_RECORDS PROVIDED_:
[start]
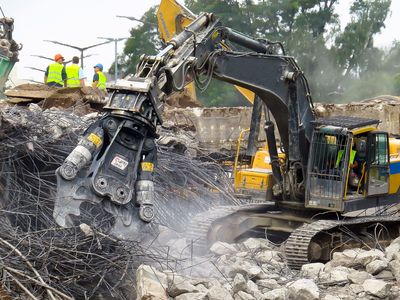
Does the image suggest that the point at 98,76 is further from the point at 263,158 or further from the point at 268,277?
the point at 268,277

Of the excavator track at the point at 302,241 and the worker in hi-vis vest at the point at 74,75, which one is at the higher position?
the worker in hi-vis vest at the point at 74,75

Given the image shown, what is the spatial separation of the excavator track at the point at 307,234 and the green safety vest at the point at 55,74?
27.0 ft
[end]
_WHAT THE TASK REQUIRES_:
Copy out every item above word for word, leaving the pictures out.

_CORRECT RESULT_:
Does the image suggest that the point at 98,76 is further from the point at 263,158 or further from the point at 268,277?
the point at 268,277

Of the excavator track at the point at 302,241 and the worker in hi-vis vest at the point at 74,75, which one is at the higher position?
the worker in hi-vis vest at the point at 74,75

Given the image shown, what is the spatial separation of the excavator track at the point at 307,234 and the green safety vest at the point at 55,74?
27.0 ft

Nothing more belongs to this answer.